**The task:** Set out exactly, line by line, the stretch of data below that begins at the line containing "class: Mammalia" and ends at the line containing "common name: domestic cow", with both ends kept.

**Extracted material:**
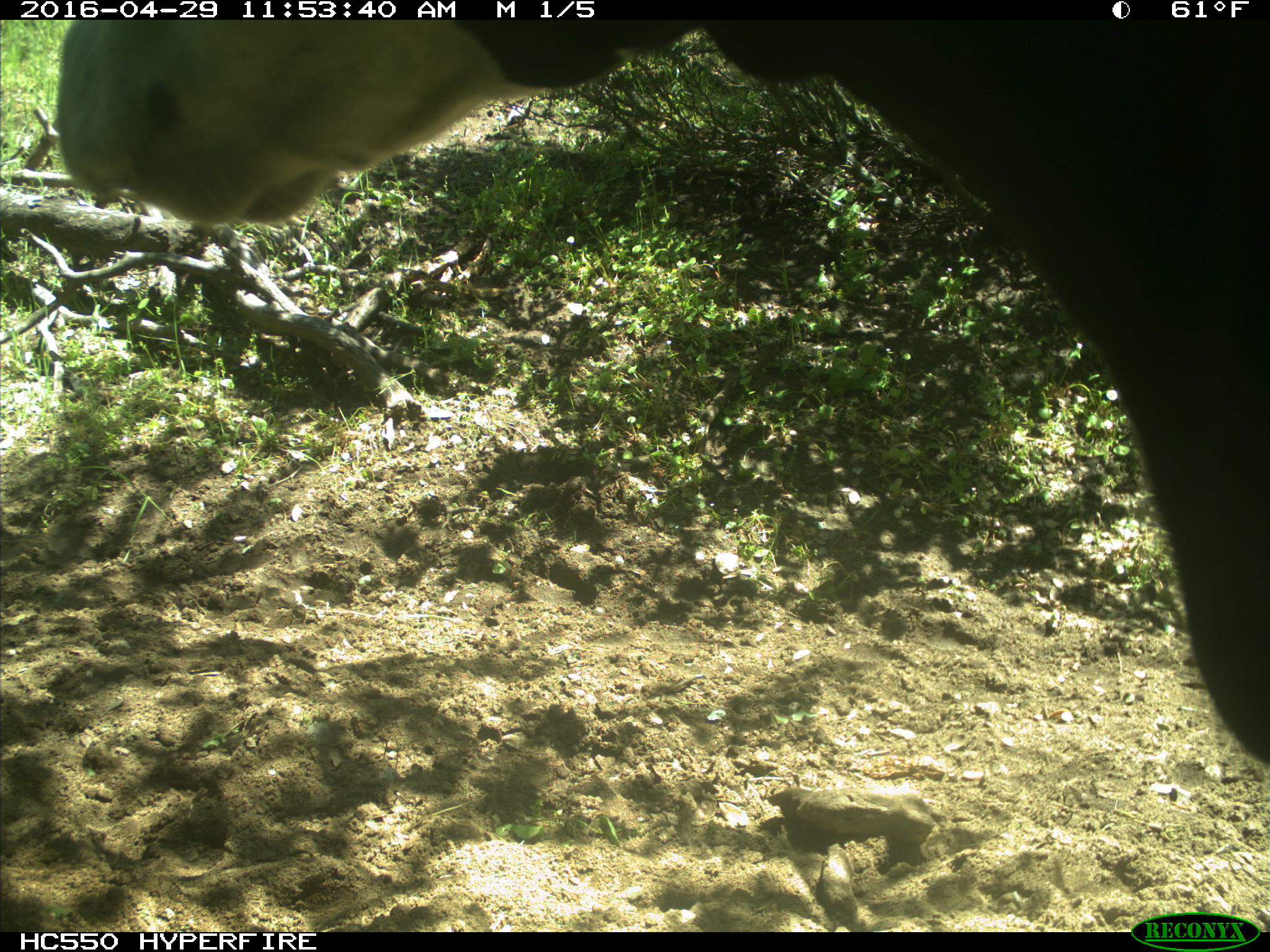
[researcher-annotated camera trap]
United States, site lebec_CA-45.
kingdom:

==

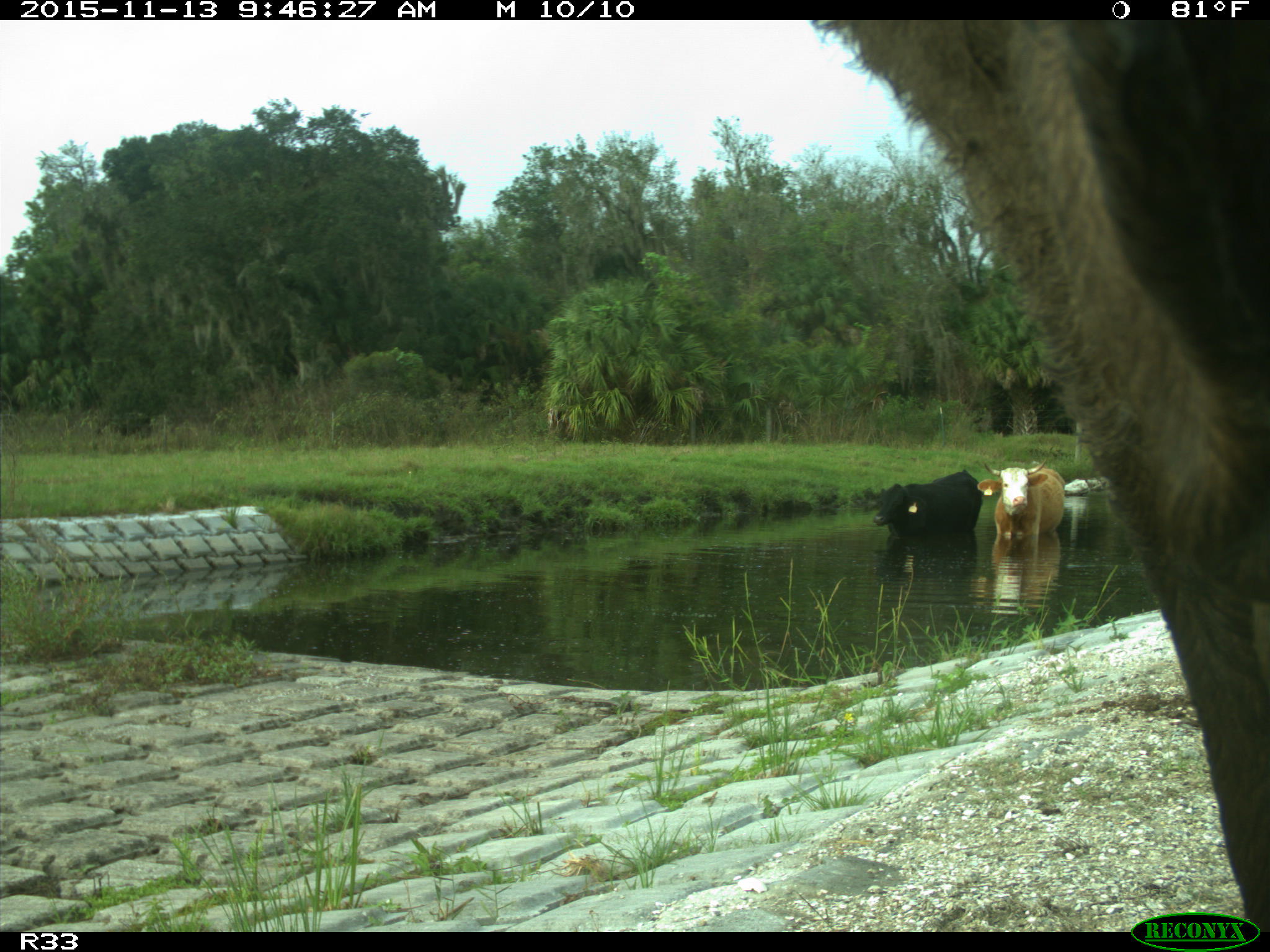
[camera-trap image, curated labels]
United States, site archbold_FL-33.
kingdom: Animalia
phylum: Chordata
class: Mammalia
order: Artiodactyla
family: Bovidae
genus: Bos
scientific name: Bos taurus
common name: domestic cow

**Exercise response:**
class: Mammalia
order: Artiodactyla
family: Bovidae
genus: Bos
scientific name: Bos taurus
common name: domestic cow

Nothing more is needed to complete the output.